======== Page text

The main objective of this investigation was to assess the long-term benefits of inoculation with a combination of AMF and rhizobial strains on the establishment of key plant species in a representative desertified Mediterranean ecosystem. The experimental variables to be tested in transplanted seedlings included survival rates, N fixation, N transfer from N-fixing to nonfixing species associated in the natural succession, and improvements in soil quality in terms of N content, levels of organic matter (OM), and hydrostable soil aggregates. In addition, we determined whether these changes were accompanied by an increase in the inoculum potential of AMF, suggesting that this represented the initial steps in the restoration of a self-sustaining ecosystem.

================
======== Collected material

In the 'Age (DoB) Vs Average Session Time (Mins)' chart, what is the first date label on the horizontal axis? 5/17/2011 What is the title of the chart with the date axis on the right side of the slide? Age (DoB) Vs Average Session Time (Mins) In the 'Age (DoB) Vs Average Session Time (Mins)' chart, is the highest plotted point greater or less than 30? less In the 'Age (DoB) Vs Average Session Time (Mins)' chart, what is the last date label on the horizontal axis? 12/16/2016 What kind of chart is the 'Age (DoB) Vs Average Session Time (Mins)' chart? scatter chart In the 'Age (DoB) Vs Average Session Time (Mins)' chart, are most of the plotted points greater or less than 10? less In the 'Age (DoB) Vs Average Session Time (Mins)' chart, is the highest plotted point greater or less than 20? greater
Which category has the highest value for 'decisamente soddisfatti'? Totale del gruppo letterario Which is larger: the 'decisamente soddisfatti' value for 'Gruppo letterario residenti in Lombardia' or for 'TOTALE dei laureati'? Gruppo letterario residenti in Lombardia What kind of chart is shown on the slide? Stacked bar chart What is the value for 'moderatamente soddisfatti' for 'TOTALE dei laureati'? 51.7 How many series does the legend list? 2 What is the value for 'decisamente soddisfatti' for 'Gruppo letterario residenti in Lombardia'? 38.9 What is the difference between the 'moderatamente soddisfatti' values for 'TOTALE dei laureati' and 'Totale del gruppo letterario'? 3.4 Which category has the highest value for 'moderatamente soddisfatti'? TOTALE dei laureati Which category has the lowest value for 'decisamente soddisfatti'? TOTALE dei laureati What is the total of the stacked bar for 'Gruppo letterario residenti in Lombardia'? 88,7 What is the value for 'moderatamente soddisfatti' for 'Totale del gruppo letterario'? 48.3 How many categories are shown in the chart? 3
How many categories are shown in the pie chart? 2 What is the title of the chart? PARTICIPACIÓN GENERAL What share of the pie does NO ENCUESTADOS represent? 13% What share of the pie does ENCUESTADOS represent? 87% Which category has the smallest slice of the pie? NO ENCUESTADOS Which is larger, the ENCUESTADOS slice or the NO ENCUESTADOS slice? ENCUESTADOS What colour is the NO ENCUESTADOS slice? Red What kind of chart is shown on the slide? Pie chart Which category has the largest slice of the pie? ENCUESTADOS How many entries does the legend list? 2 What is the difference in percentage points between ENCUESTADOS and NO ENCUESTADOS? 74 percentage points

================

* **Questions on the material**
a) Output the text on seedling inoculation between "The main objective" and "a self-sustaining ecosystem.", inclusive.
b) Carry on the text on seedling inoculation with the passage that would follow its last sentence.
The data is separate from the text on seedling inoculation and stands on its own.

* **Answers to the exercise**
a)
The main objective of this investigation was to assess the long-term benefits of inoculation with a combination of AMF and rhizobial strains on the establishment of key plant species in a representative desertified Mediterranean ecosystem. The experimental variables to be tested in transplanted seedlings included survival rates, N fixation, N transfer from N-fixing to nonfixing species associated in the natural succession, and improvements in soil quality in terms of N content, levels of organic matter (OM), and hydrostable soil aggregates. In addition, we determined whether these changes were accompanied by an increase in the inoculum potential of AMF, suggesting that this represented the initial steps in the restoration of a self-sustaining ecosystem.

b)
DISCUSSION
In relation to applied environmental microbiology, the following three main points deserve discussion: (i) whether the microsymbionts, particularly native versus exotic AMF, were effective in improving outplanting performance and survival of native legumes; (ii) whether a long-term effect of AMF inoculation on physicochemical soil properties was evident; and (iii) whether AMF inoculants affect N fixation by the target legume and the subsequent N transfer to improve N nutrition for non-N-fixing vegetation.
The effectiveness of microsymbionts in improving the outplanting performance of native shrub legumes was evident. Results from experiment 1 showed that bioaugmentation of the soil with an inoculum of a mixed, native AMF inoculum increased plant productivity. This correlates with other studies which show that native AMF are important contributors to plant biodiversity and ecosystem productivity (
3,
28). It is noteworthy that all five key taxa of AMF propagules were present in the rhizosphere of all plants in year 5, while spores of the introduced exotic AMF were scarce. Thus, the inoculum had established sustainable relationships with the transplants and would maintain the inoculum potential of the ecosystem. These results demonstrate that this biotechnology (microsymbiont inoculation) can be used in revegetation strategies for desertified lands.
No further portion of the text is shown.